So, back to the original scenario I was talking about: the reason many Native Americans object to non-Natives (and, as I've said about four times now, Natives as well) SELLING what are misrepresented as sacred ceremonies and objects, usually under the guise of being sanctioned by some tribe or tribal elder, is because they feel that it is a sort of cultural slander. It's a type of impersonation, like impersonating a doctor or a lawyer, only there are no laws against it.

Imagine, for a moment, that there is a man in your town purporting to do what you do, only he goes into schools and teaches some really, really fucked-up stuff. He's getting paid for it, making total bank, and he's really popular, but he's disseminating total misinformation, using your agency's name.
Title: Re: So What's A White Boy To Do?
Post by: Mesozoic Mister Nigel on December 01, 2012, 10:03:54 PM
For the record, although I'm sure there are people out there, neither I nor any indians I know have ANY problem with selling Native American arts and crafts, or Native American-inspired arts and crafts. That's a non-issue. Outright misrepresentation, racist packaging, and etc. are what's offensive. Being offended by something isn't the same thing as trying to control other people's behavior, and trying to explain that it's offensive, and why, is also not trying to control other people's behavior; it's operating under the assumption, perhaps misguided, that most people are decent human beings who would rather not behave offensively, and would rather be aware of things that give offense than to unwittingly go around offending people.
Title: Re: So What's A White Boy To Do?
Post by: AFK on December 01, 2012, 10:10:52 PM
Quote from: FROTISTED FUDGE CAK on December 01, 2012, 09:58:46 PM
So, back to the original scenario I was talking about: the reason many Native Americans object to non-Natives (and, as I've said about four times now, Natives as well) SELLING what are misrepresented as sacred ceremonies and objects, usually under the guise of being sanctioned by some tribe or tribal elder, is because they feel that it is a sort of cultural slander. It's a type of impersonation, like impersonating a doctor or a lawyer, only there are no laws against it.

Records supplied:
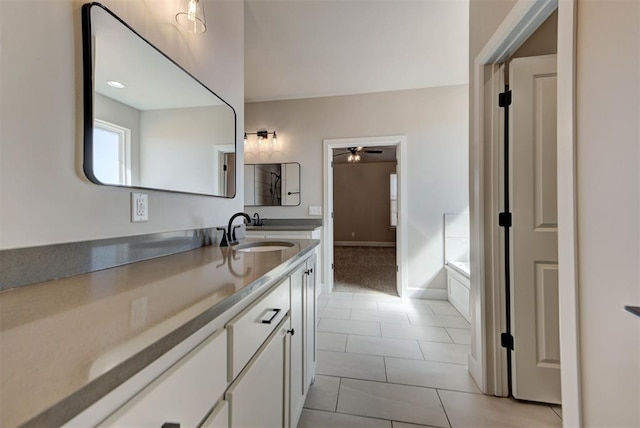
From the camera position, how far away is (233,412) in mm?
654

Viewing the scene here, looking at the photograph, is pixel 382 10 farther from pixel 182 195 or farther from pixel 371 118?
pixel 182 195

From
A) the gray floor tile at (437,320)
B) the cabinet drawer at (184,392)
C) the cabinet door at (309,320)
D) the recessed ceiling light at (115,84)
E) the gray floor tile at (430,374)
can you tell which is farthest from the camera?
the gray floor tile at (437,320)

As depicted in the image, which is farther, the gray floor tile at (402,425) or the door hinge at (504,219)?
the door hinge at (504,219)

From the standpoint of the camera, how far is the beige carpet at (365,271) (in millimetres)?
3605

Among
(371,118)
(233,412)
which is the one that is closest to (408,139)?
(371,118)

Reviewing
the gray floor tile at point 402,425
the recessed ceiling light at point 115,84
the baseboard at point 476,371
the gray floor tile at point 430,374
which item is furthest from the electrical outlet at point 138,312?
the baseboard at point 476,371

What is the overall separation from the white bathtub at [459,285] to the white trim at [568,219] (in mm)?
1723

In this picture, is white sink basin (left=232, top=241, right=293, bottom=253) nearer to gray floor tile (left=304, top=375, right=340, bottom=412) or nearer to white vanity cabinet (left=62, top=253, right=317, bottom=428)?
white vanity cabinet (left=62, top=253, right=317, bottom=428)

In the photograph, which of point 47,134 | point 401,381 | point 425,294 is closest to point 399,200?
point 425,294

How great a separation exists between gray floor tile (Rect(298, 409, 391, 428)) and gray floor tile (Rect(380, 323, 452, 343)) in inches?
36.9

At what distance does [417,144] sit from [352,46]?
53.7 inches

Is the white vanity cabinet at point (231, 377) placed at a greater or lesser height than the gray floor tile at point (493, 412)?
greater

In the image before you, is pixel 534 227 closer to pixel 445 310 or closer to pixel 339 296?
pixel 445 310

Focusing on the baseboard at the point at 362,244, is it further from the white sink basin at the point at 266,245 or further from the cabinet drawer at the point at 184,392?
the cabinet drawer at the point at 184,392
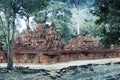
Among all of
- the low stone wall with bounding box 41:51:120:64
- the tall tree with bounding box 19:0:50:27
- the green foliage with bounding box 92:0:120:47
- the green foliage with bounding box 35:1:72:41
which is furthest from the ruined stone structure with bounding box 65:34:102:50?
the green foliage with bounding box 92:0:120:47

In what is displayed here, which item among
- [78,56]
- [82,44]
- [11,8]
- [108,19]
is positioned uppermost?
[11,8]

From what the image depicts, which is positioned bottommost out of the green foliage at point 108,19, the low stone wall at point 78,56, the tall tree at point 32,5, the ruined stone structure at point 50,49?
the low stone wall at point 78,56

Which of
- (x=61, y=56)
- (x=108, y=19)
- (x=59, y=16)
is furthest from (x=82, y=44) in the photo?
(x=108, y=19)

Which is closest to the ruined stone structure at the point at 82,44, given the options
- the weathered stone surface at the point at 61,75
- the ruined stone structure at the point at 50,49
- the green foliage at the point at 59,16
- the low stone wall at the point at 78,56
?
the ruined stone structure at the point at 50,49

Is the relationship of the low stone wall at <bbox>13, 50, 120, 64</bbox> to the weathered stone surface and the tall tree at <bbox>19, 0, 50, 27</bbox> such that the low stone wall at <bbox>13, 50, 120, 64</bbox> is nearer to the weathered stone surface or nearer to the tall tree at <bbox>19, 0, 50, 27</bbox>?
the weathered stone surface

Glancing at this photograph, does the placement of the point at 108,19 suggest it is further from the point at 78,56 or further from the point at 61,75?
the point at 78,56

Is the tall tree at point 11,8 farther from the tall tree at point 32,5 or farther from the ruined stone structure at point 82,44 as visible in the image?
the ruined stone structure at point 82,44

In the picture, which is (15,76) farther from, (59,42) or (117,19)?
(59,42)

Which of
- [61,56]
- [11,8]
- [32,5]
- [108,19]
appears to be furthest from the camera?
[61,56]

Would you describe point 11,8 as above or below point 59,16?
above

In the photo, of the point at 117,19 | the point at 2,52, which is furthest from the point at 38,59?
the point at 117,19

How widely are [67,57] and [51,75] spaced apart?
33.0 feet

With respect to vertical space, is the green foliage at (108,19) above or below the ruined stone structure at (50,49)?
above

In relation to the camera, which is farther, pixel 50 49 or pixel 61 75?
pixel 50 49
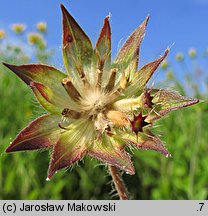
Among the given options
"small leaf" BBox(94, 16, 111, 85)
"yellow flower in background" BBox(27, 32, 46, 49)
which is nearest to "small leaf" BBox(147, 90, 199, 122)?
"small leaf" BBox(94, 16, 111, 85)

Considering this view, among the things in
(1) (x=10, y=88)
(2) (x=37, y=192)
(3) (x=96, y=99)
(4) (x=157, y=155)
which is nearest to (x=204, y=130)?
(4) (x=157, y=155)

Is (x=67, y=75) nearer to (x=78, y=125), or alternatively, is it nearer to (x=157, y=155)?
(x=78, y=125)

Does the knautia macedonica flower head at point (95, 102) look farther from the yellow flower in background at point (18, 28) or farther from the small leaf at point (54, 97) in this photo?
the yellow flower in background at point (18, 28)

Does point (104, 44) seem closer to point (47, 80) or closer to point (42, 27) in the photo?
point (47, 80)

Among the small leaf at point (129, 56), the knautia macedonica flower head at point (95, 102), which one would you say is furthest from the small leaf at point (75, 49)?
the small leaf at point (129, 56)

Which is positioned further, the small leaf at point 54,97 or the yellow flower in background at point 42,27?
the yellow flower in background at point 42,27

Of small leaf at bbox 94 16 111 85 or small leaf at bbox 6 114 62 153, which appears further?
small leaf at bbox 94 16 111 85

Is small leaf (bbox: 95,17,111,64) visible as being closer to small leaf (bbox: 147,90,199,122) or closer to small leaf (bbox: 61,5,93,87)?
small leaf (bbox: 61,5,93,87)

Short task 1: Reproduce the forum thread in full, word for word.
Short task 2: If you count the lines of the records, how many contain the string "left"? Reply with the number only.
The forum thread and the records come from unrelated sources.

Correct output 1:
So, back to the original scenario I was talking about: the reason many Native Americans object to non-Natives (and, as I've said about four times now, Natives as well) SELLING what are misrepresented as sacred ceremonies and objects, usually under the guise of being sanctioned by some tribe or tribal elder, is because they feel that it is a sort of cultural slander. It's a type of impersonation, like impersonating a doctor or a lawyer, only there are no laws against it.

Imagine, for a moment, that there is a man in your town purporting to do what you do, only he goes into schools and teaches some really, really fucked-up stuff. He's getting paid for it, making total bank, and he's really popular, but he's disseminating total misinformation, using your agency's name.
Title: Re: So What's A White Boy To Do?
Post by: Mesozoic Mister Nigel on December 01, 2012, 10:03:54 PM
For the record, although I'm sure there are people out there, neither I nor any indians I know have ANY problem with selling Native American arts and crafts, or Native American-inspired arts and crafts. That's a non-issue. Outright misrepresentation, racist packaging, and etc. are what's offensive. Being offended by something isn't the same thing as trying to control other people's behavior, and trying to explain that it's offensive, and why, is also not trying to control other people's behavior; it's operating under the assumption, perhaps misguided, that most people are decent human beings who would rather not behave offensively, and would rather be aware of things that give offense than to unwittingly go around offending people.
Title: Re: So What's A White Boy To Do?
Post by: AFK on December 01, 2012, 10:10:52 PM
Quote from: FROTISTED FUDGE CAK on December 01, 2012, 09:58:46 PM
So, back to the original scenario I was talking about: the reason many Native Americans object to non-Natives (and, as I've said about four times now, Natives as well) SELLING what are misrepresented as sacred ceremonies and objects, usually under the guise of being sanctioned by some tribe or tribal elder, is because they feel that it is a sort of cultural slander. It's a type of impersonation, like impersonating a doctor or a lawyer, only there are no laws against it.

Correct output 2: 2